After the defeat of Sri Lanka at the UNHRC good sense prevailed and a strategic shift was taken by the President, to renew relations with the USA, and the western powers and India. The efforts of the Weeratunge Committee, and the tireless work of its members, produced an implementation plan, provides a measuring rod with key performance indicators on the performance of the government, where the more contentious issues would be taken up with the proposed Parliamentary Select Committee. Sri Lanka is now under the radar screen of the U.N. and the measuring rod will be the government’s own home grown implementation plan. The Tamil Diaspora would continue with its agitation calling for an international inquiry into war crimes but its efforts to draw the international community into this strategy would lose momentum, if the government implements the plan. Whether the Government has taken a strategic shift to win over the western powers upon whom Sri Lanka is dependent for its markets or is a tactical shift to buy time is yet to be seen.
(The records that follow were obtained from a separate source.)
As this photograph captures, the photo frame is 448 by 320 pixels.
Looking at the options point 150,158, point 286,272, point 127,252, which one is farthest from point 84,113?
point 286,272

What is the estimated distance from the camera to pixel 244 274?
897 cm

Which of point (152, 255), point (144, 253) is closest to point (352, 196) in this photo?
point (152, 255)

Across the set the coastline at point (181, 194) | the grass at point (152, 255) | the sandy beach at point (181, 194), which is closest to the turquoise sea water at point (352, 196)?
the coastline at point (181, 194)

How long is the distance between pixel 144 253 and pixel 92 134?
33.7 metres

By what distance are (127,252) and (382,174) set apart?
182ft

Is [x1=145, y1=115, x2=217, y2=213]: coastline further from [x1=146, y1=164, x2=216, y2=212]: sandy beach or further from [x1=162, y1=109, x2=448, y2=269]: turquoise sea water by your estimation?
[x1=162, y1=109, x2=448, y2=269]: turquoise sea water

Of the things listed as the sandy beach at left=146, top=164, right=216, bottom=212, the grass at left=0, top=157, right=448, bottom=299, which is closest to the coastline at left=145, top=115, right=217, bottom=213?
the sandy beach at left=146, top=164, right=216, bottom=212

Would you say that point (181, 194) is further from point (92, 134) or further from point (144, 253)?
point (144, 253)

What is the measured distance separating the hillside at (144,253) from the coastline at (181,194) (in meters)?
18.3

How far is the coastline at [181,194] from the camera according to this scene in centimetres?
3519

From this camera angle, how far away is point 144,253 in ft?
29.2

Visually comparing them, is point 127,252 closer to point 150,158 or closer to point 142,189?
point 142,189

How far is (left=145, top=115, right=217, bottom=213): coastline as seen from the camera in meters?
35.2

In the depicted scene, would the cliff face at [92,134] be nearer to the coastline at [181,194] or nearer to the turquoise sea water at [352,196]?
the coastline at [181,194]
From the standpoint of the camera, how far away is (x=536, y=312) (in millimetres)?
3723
However, India expects Sri Lanka to implement the 13th Amendment and as a first step it requires that elections are held in the north as soon as possible. Having elections in the North makes good sense, as it will be a major instrument in the reconciliation process. The Tamil National Alliance and other Tamil parties must be given the opportunity to govern the regions where they command a majority, and checks and balances have to be developed with regards to police and land powers. Such a step will relax pent-up frustrations and a sense of humiliation that the peoples of the north experience. The argument that we must wait till 2013 for the elections is based on a wrong premise-i.e. that the North must be developed, with infrastructure and development so that a grateful Tamil population will vote against the TNA. This is an erroneous theory based on fallacious arguments that the economy can shift people’s identity through economic and infrastructure developments. Further, the delay must not be interpreted as a way of changing the demographic balance. It is important that we heal the wound and remove the sense of humiliation of a beleaguered people. Humiliation is “about putting down and holding down.” It is the “enforced lowering of any person or group by a process of subjugation that damages their dignity.
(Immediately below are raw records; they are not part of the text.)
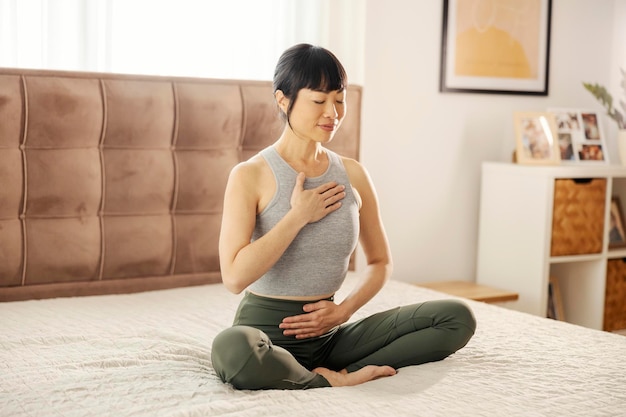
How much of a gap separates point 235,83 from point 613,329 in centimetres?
181

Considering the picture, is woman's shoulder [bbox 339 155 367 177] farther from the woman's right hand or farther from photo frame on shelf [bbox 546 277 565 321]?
photo frame on shelf [bbox 546 277 565 321]

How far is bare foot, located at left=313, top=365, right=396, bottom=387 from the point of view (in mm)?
1671

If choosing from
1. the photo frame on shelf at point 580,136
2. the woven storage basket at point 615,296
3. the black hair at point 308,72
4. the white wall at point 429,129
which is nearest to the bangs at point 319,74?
the black hair at point 308,72

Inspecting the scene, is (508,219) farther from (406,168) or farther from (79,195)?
(79,195)

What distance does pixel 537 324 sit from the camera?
2.22 meters

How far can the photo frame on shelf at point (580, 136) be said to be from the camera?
3.46 metres

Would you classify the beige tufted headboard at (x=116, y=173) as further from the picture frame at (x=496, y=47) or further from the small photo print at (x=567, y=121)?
the small photo print at (x=567, y=121)

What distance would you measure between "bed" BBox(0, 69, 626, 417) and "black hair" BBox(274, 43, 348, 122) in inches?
23.8

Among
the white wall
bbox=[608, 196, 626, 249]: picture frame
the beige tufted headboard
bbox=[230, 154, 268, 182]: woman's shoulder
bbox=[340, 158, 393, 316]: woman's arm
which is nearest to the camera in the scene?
bbox=[230, 154, 268, 182]: woman's shoulder

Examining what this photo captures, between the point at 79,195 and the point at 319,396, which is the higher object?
the point at 79,195

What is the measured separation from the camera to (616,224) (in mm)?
3518

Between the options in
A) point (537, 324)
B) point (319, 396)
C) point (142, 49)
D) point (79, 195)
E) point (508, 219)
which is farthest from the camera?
point (508, 219)

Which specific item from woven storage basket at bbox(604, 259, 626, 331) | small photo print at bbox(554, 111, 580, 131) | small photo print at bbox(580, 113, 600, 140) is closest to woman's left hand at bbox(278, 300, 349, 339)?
woven storage basket at bbox(604, 259, 626, 331)

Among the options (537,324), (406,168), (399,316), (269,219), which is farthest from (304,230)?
(406,168)
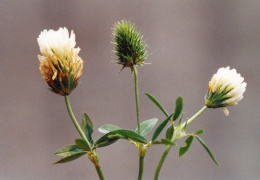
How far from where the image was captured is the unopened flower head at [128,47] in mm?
571

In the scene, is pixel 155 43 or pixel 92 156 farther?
pixel 155 43

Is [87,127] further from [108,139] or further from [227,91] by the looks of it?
[227,91]

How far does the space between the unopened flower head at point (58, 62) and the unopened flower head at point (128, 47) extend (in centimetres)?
8

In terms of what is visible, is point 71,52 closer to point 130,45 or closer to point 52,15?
point 130,45

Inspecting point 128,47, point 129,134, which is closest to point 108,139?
point 129,134

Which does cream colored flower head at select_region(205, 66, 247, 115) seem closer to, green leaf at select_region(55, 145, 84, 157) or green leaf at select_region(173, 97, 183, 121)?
green leaf at select_region(173, 97, 183, 121)

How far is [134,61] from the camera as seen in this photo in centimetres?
58

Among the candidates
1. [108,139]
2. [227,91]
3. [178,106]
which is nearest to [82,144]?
[108,139]

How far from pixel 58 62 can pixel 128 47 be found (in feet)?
0.38

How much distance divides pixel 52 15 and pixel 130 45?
92cm

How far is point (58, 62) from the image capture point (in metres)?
0.52

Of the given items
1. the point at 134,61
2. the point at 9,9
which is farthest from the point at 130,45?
the point at 9,9

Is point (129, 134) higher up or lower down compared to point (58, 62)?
lower down

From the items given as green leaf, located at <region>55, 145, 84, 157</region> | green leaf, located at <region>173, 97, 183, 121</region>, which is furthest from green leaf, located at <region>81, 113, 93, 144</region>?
green leaf, located at <region>173, 97, 183, 121</region>
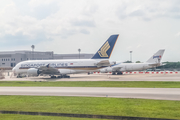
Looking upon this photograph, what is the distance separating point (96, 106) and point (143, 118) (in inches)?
140

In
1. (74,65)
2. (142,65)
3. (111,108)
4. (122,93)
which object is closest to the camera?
(111,108)

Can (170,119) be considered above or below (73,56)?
below

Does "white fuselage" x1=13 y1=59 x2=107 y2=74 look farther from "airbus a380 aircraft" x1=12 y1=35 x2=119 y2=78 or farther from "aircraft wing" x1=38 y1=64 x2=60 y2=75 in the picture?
"aircraft wing" x1=38 y1=64 x2=60 y2=75

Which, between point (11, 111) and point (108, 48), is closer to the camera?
point (11, 111)

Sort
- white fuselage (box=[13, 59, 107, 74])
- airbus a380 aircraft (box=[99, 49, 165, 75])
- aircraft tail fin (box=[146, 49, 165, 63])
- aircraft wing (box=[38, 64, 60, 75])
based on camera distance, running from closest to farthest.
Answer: aircraft wing (box=[38, 64, 60, 75]), white fuselage (box=[13, 59, 107, 74]), aircraft tail fin (box=[146, 49, 165, 63]), airbus a380 aircraft (box=[99, 49, 165, 75])

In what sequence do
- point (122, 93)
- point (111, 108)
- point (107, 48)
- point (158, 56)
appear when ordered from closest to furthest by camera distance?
point (111, 108) → point (122, 93) → point (107, 48) → point (158, 56)

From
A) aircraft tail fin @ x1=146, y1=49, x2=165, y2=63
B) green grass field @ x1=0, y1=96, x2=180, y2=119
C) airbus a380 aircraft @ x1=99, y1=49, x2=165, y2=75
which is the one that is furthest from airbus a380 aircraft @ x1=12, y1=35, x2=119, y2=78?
green grass field @ x1=0, y1=96, x2=180, y2=119

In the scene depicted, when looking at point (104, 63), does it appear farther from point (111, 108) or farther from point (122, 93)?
point (111, 108)

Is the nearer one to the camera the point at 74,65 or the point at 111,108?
the point at 111,108

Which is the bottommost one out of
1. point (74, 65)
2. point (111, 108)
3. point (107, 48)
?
point (111, 108)

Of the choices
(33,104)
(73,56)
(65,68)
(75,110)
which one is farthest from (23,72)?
(73,56)

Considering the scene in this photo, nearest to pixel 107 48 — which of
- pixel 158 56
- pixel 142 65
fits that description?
pixel 142 65

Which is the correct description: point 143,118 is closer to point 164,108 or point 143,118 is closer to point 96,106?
point 164,108

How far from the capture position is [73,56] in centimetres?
12675
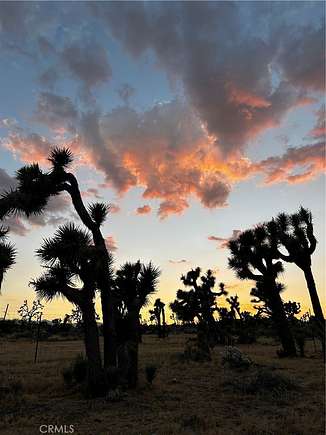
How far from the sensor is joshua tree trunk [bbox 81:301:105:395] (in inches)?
407

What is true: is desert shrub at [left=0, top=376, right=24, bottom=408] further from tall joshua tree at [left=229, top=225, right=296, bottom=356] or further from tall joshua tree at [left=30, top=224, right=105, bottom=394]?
tall joshua tree at [left=229, top=225, right=296, bottom=356]

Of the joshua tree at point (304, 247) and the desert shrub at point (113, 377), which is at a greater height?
the joshua tree at point (304, 247)

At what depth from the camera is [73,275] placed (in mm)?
11031

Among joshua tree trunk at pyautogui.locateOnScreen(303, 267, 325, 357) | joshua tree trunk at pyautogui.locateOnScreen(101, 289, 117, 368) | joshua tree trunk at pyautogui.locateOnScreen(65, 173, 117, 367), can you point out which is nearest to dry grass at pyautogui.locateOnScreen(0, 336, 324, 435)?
joshua tree trunk at pyautogui.locateOnScreen(101, 289, 117, 368)

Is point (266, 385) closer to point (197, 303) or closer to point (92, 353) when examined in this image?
point (92, 353)

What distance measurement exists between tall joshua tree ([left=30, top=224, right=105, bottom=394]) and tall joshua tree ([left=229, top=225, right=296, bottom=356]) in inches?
504

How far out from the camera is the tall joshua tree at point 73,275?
1074 centimetres

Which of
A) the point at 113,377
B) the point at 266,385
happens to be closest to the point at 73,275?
the point at 113,377

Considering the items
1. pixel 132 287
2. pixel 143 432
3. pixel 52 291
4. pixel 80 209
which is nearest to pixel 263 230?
pixel 132 287

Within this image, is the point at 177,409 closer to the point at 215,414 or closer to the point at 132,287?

To remove the sense of humiliation, and heal the wound, the people and their lenders must be co-partners in building the country with a shared vision and value for all. Here the leaders of the country, not only the Sinhalese but also the leaders of other communities, must work towards a process of accommodation and trust. For this to happen the mindset of all the parties, relics of the past, must be discarded to rebuild a new Sri Lanka. The challenge is how such a paradigm shift can be achieved.